By Stacy Kershaw
The days are longer, the sun is warmer, and the birds are slowly returning. It’s a sure sign that Spring is on its way…even if we are still dealing with gray, damp weather and loads of mud. So take advantage of those warm, sunny days and go see all that is sprouting in your yard. You can start by removing winter mulch from your garden beds and looking for new sprouts of growth.
Prune, Prune, Prune! Pruning is critical to remove dead, broken, damaged, or diseased wood. But pruning is also important to maintain a plant’s size and shape, as well as to encourage flowers and fruit.
Perennials: Because I love the way freshly fallen snow looks atop my perennials and grasses, I don’t do the bulk of my pruning until now. This is the perfect time to cut back the dead stems before the plants start to put out new growth. Leave about 3 inches or so of stem so you have a marker of where late-blooming plants such as butterfly weed are.

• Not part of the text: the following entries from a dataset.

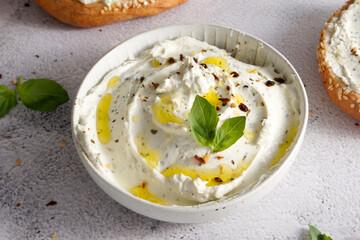 Cheese curd spread for breakfast with herbs, sun-dried tomatoes and olive oil close-up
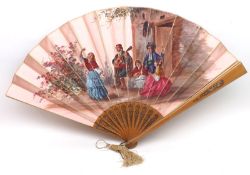 An early 20th Century Fan, the fabric panel painted with scene of Spanish dancers and musicians, 14”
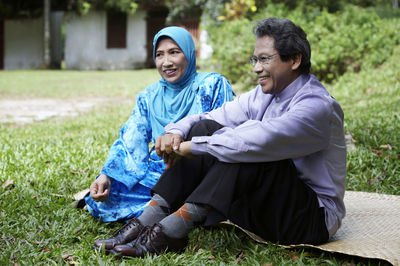 Happy couple sitting on grass in back yard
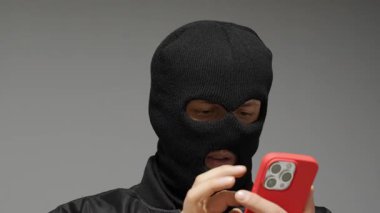 Gri arkaplandaki maskeli hacker akıllı telefonu tarıyor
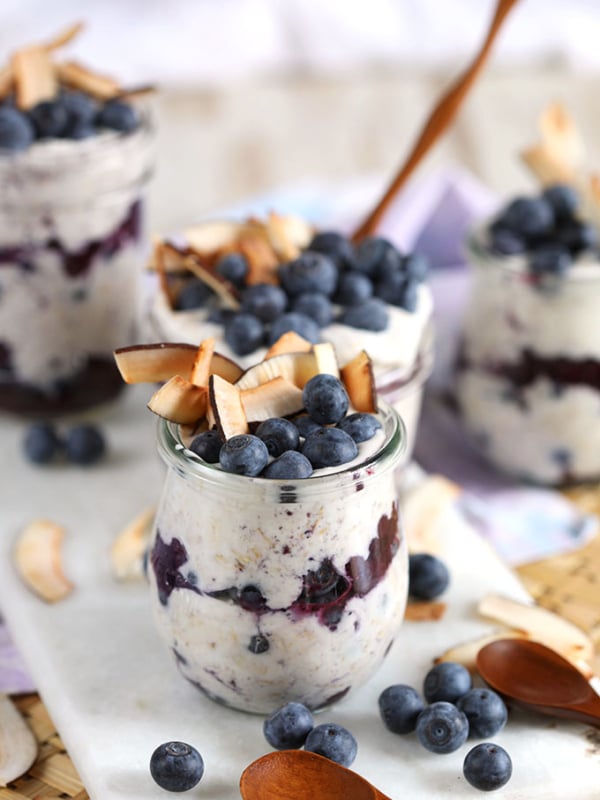 Blueberry coconut overnight oats in Weck jars with coconut and blueberries on top. From TheSuburbanSoapbox.com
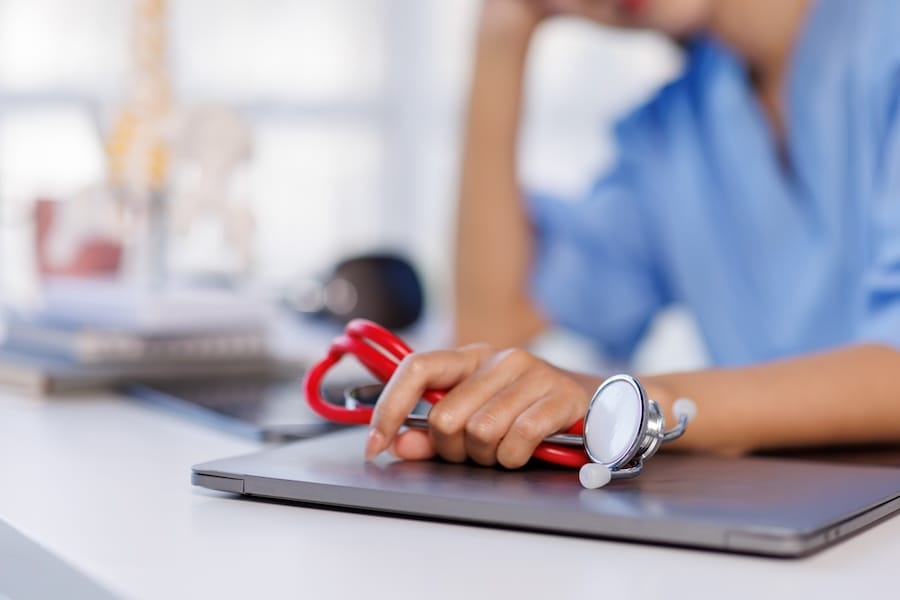 Headache stress, nurse or doctor asian woman in hospital feeling pain, tired or sick. Healthcare, wellness or female medical physician with depression or burnout while working late on laptop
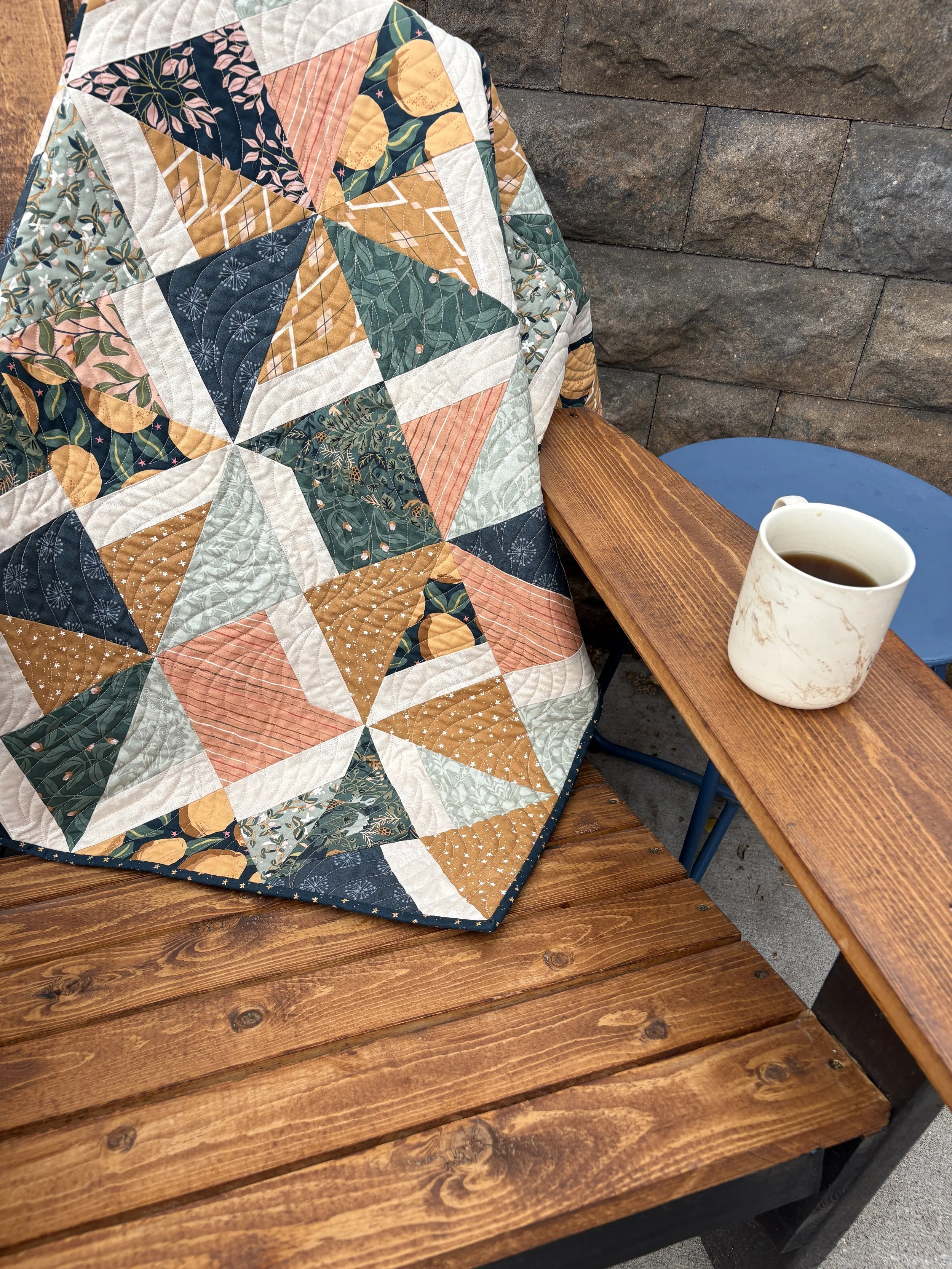 Close-up view of a quilt with various colorful patterns draped over a wooden bench. A white mug with coffee sits on the bench.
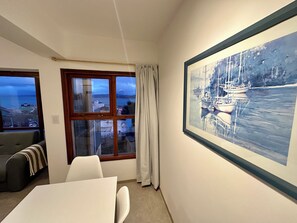 A room with a large window, a framed painting of boats, a sofa, and a dining table. - Shackleton Apartamento (Ushuaia)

Trees: Since the trees still don’t have their leaves, it’s easy to see their structure and where to prune. However, wait to prune spring blooming trees and shrubs until after they bloom. If you have large trees that need pruning, be sure to call a certified arborist.
Shrubs: When pruning shrubs that create multiple stems from the ground like red twig dogwood, spirea, viburnum, and blueberry, start by removing one or two of the oldest stems. This promotes vigorous growth from the base of the plant.
Hedges: When pruning hedges, it’s important to shape it so that the bottom of the hedge is wider than the top. This allows sunlight to reach all parts of the plant.
And finally, beware of ticks! They are active any time the temperatures are above freezing.